*** TEKS BACAAN
Pengelolaan terumbu karang merupakan upaya yang dilakukan
untuk mengatur terumbu karang melalui proses perencanaan,
pengorganisasian, pelaksanaan, pemantauan atau pengawasan, evaluasi
dan penegakan hukum (DKP-COREMAP, 2004). Jadi dalam hal ini
melibatkan hampir seluruh komponen masyarakat dari tingkat bawah
(grass root), yang umum disebut sebagai bentuk pengelolaan berbasis
masyarakat (PBM). Dalam PBM, masyarakat ditempatkan sebagai
pengelola sumberdaya alam dan jasa lingkungannya yang didukung oleh
Pemerintah, Pemerintah Provinsi, Pemerintah Kabupaten/Kota, dan dunia
usaha. Secara khusus, terdapat pula program COREMAP (Coral Reef
Rehabilitation and Management Program) yang saat ini telah memasuki
fase ke-II setelah fase-I yang berupa inisiasi telah berlangsung selama
lebih dari 3 tahun. Program ini mengucurkan dana pinjaman dari Bank
Dunia yang kelak harus dikembalikan oleh generasi mendatang. Oleh
sebab itu, dituntut kepada masyarakat dan berbagai pihak yang terlibat
untuk bersungguh-sungguh menggunakan dana pinjaman ini sebaik-
baiknya secara bertanggung jawab agar program rehabilitasi kerusakan
terumbu karang ini dapat berhasil dengan baik.
******
*** DAFTAR DATA
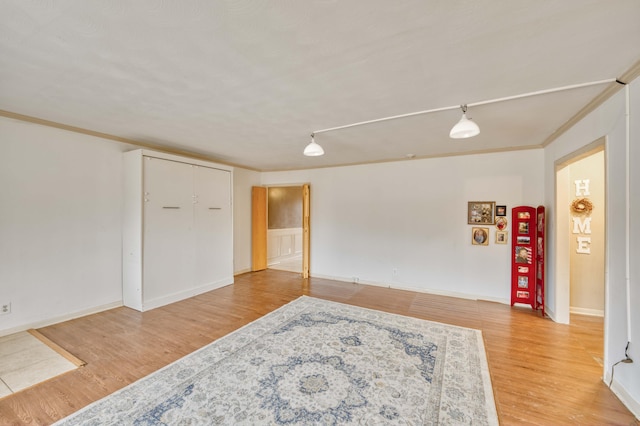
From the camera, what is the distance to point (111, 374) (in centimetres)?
233

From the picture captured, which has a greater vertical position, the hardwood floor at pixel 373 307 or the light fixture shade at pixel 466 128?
the light fixture shade at pixel 466 128

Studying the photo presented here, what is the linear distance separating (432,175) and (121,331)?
17.6 ft

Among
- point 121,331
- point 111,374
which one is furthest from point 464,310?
point 121,331

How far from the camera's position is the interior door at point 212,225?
4.63 metres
******
# PERINTAH SOAL:
Tolong ringkas paragraf dalam teks bacaan yang diawali "Pengelolaan terumbu karang merupakan" menjadi daftar butir yang memuat fakta-fakta utamanya.

# JAWABAN:
- Pengelolaan terumbu karang adalah upaya mengatur terumbu karang melalui perencanaan, pengorganisasian, pelaksanaan, pemantauan atau pengawasan, evaluasi, dan penegakan hukum (DKP-COREMAP, 2004).
- Pengelolaan ini melibatkan hampir seluruh komponen masyarakat dari tingkat bawah (grass root), yang disebut pengelolaan berbasis masyarakat (PBM).
- Dalam PBM, masyarakat menjadi pengelola sumberdaya alam dan jasa lingkungannya, dengan dukungan Pemerintah, Pemerintah Provinsi, Pemerintah Kabupaten/Kota, dan dunia usaha.
- Program COREMAP (Coral Reef Rehabilitation and Management Program) kini memasuki fase II, setelah fase I berupa inisiasi berlangsung lebih dari 3 tahun.
- Program ini dibiayai pinjaman Bank Dunia yang kelak harus dikembalikan oleh generasi mendatang.
- Karena itu, masyarakat dan berbagai pihak yang terlibat dituntut menggunakan dana tersebut sebaik-baiknya dan secara bertanggung jawab agar rehabilitasi kerusakan terumbu karang berhasil.